Stichting Pensioenfonds ABP, Heerlen, Netherlands, will increase its exposure to inflation-linked assets, including inflation-linked bonds, commodities, infrastructure and real estate, as part of a new strategic investment policy for the €208 billion ($294 billion) fund.
The 2010-2012 strategic allocation, included in the fund's financial update today, also raised exposure to emerging market equities to 7% of total assets from 5%, while reducing developed markets equities to 20% from 24%.
Inflation-linked bonds will account for 12% of assets, up from 9%. One percentage point each was added to real estate, bringing it to 9%; global tactical asset allocation, to 3%; infrastructure to 2%; and commodities, to 1%.

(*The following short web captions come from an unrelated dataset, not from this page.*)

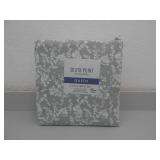 Queen- 6 piece sheet set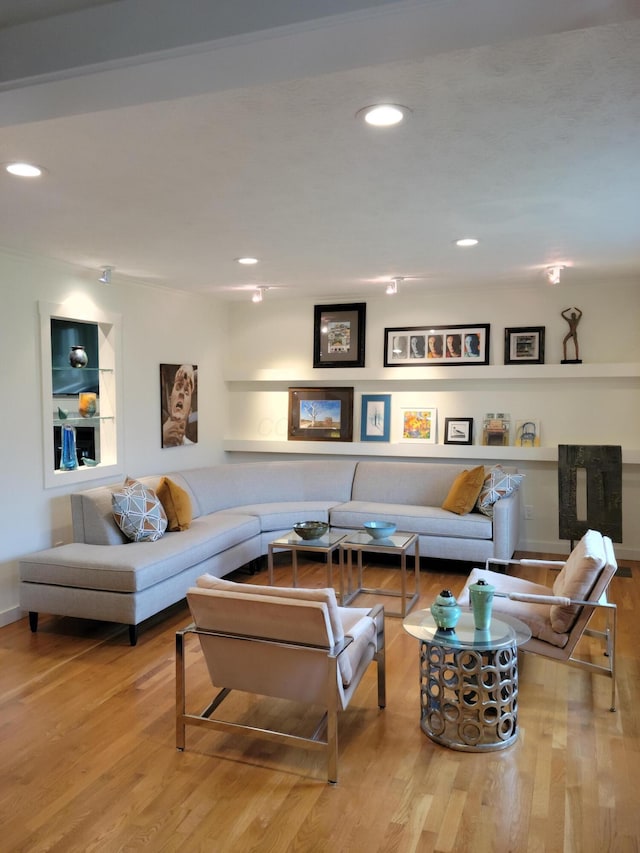 5077 Donegal Cliffs Dr, Dublin, OH 43017 - photo 6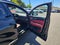 2025 Kia Sportage Hybrid SX-Prestige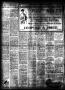Thumbnail image of item number 4 in: 'The Houston Post. (Houston, Tex.), Vol. 27, Ed. 1 Saturday, February 17, 1912'.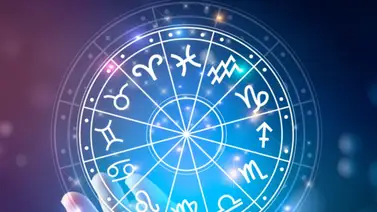 Ellos son los rebeldes del zodiaco Ellos son los rebeldes del zodiaco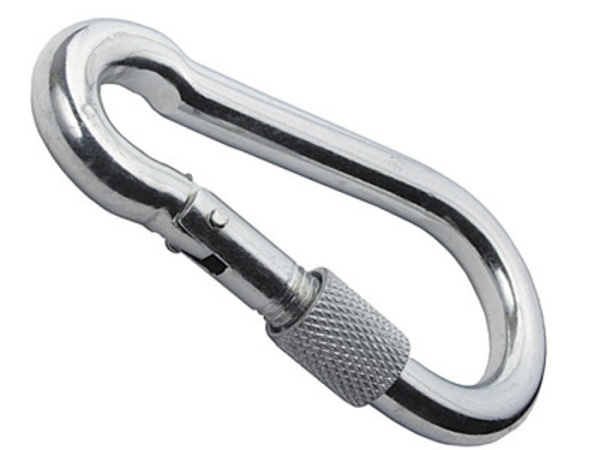 e436bf512fc08f47a3f39ab2cc24912c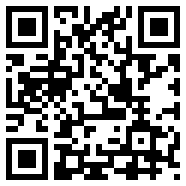 iKTV破解版安卓版中文免费正版安卓破解WiFi版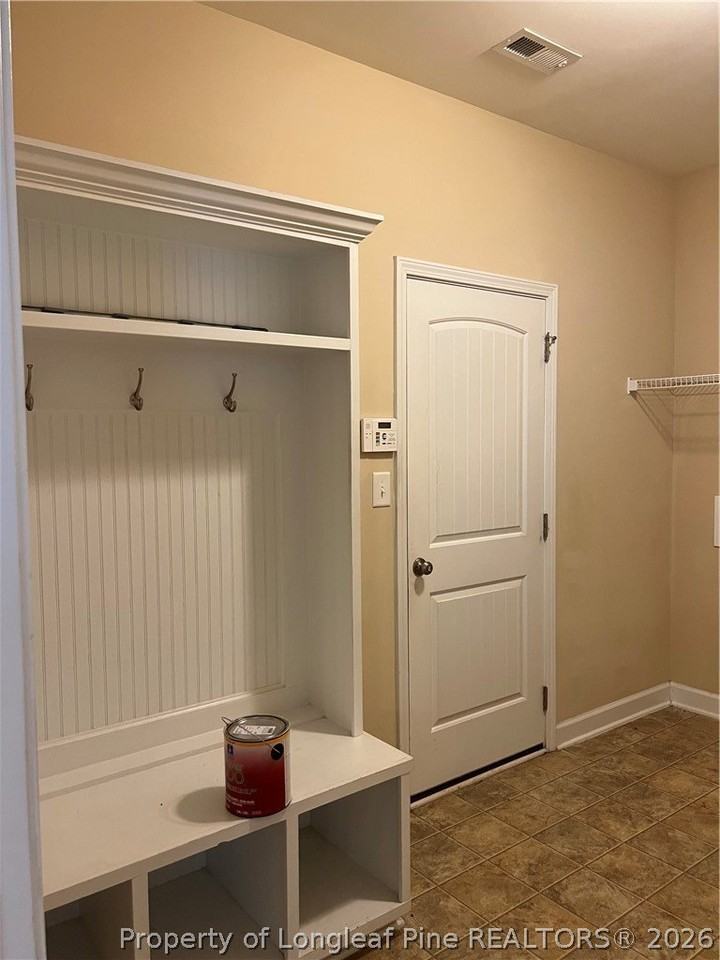 39 Yaupon Cir - Photo 4 of 21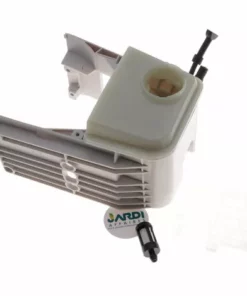 JARDIAFFAIRES Carter De Réservoir Compatible Stihl 020(1129), 020T, MS200, MS200T -Débroussailleuse Soldes Magasin 35656161 2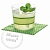 Ароматизатор Cucumber, 1 литр артикул 350033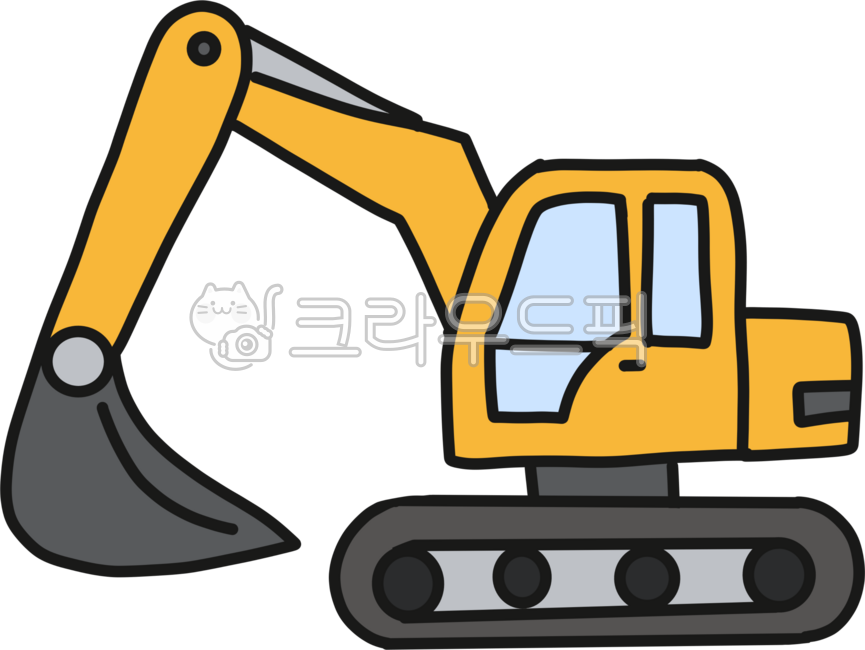 Excavator,tractor,construction,construction site,demolition,crane,excavator,heavy equipment,construction,construction site excavator,vehicle,car,heavy equipment car,bulldozer,house building,construction,safety,earthmoving,interior,safet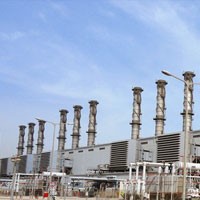 NOMAC, Marafiq IWPP, KSA-2007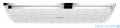 Grohe Rainshower Allure deszczownica sufitowa chrom 27863000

“Inflation is expected to remain moderate as a result of ample production capacity and increased unemployment, although it is expected to increase somewhat as a result of the increased energy prices,” according to a news release.
The largest decrease in the new strategic allocation will be in corporate bonds, which will be reduced to 16% from 21% of the entire portfolio. The asset class was the best-performing fixed-income asset in 2009, returning 16% for the year and helping to boost total fixed-income returns to 12.7% compared to 0.4% the previous year.

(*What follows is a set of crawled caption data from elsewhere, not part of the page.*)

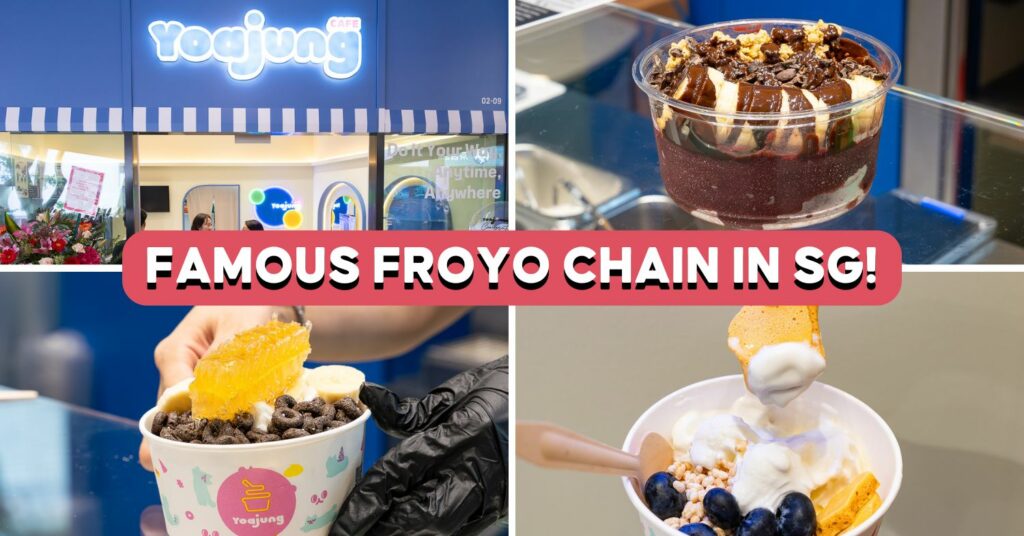 Yoajung-singapore-feature-image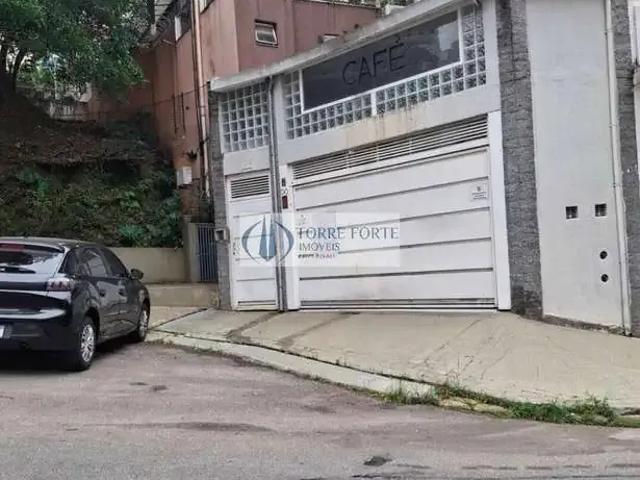Prédio para Venda em São Paulo/SP Vila Mariana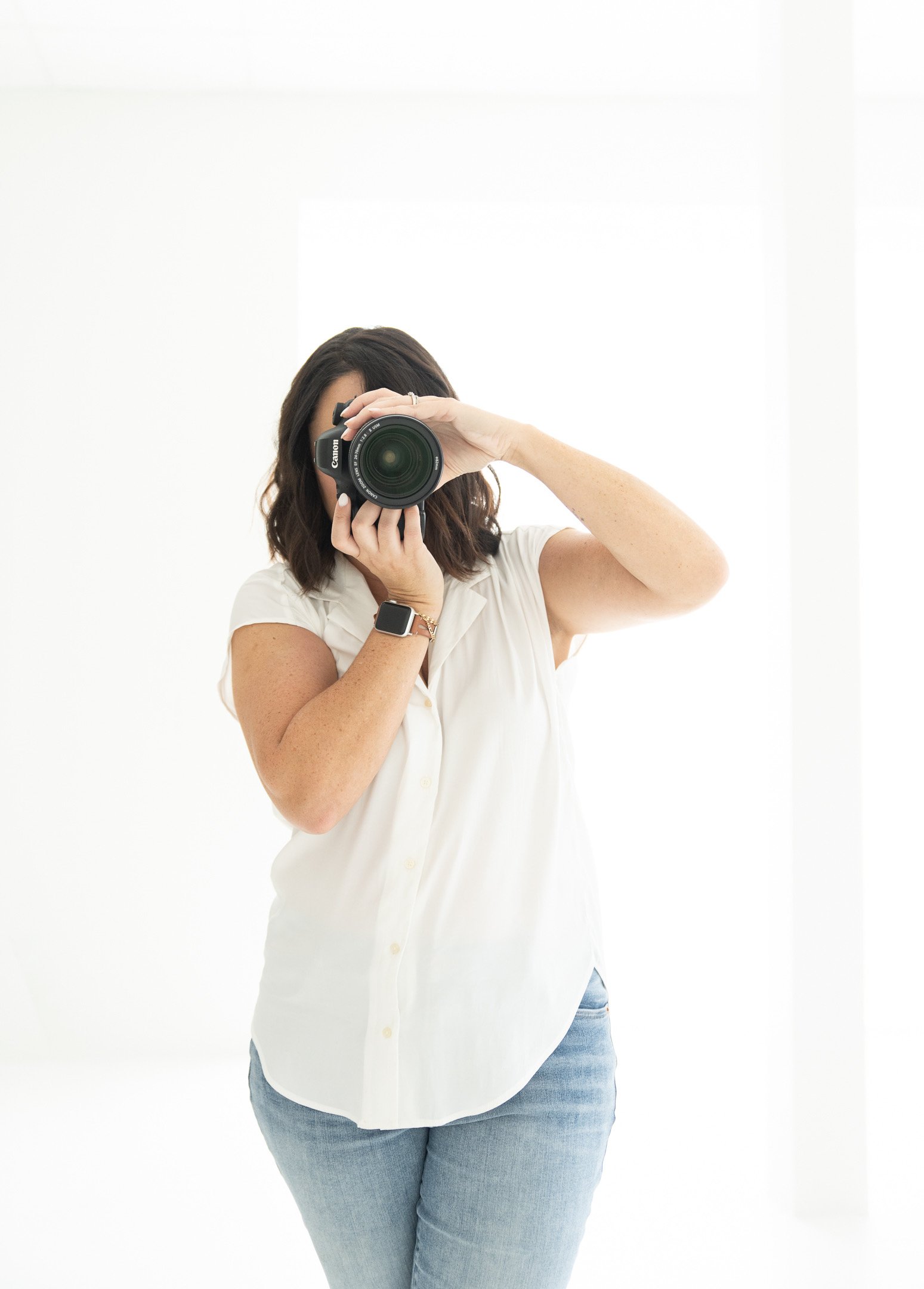 January Studio Social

Overall, the fund returned 20.2% for the year ended Dec. 31, compared to -20.2% for 2008. As a result, ABP's funding ratio rose to 104% from 98% last year. The increase included a one-time adjustment for longer life expectancy, which added €11 billion to the fund's liabilities.
Equities outperformed all other asset classes, gaining 35.5% in 2009 compared to -39.4% the previous year, according to the financial update. Commodities returned 23.2% compared to -46.2% in 2008. Infrastructure was the only asset class that recorded a negative return in 2009, with -4.8%, compared to a loss of 3.1% in 2008.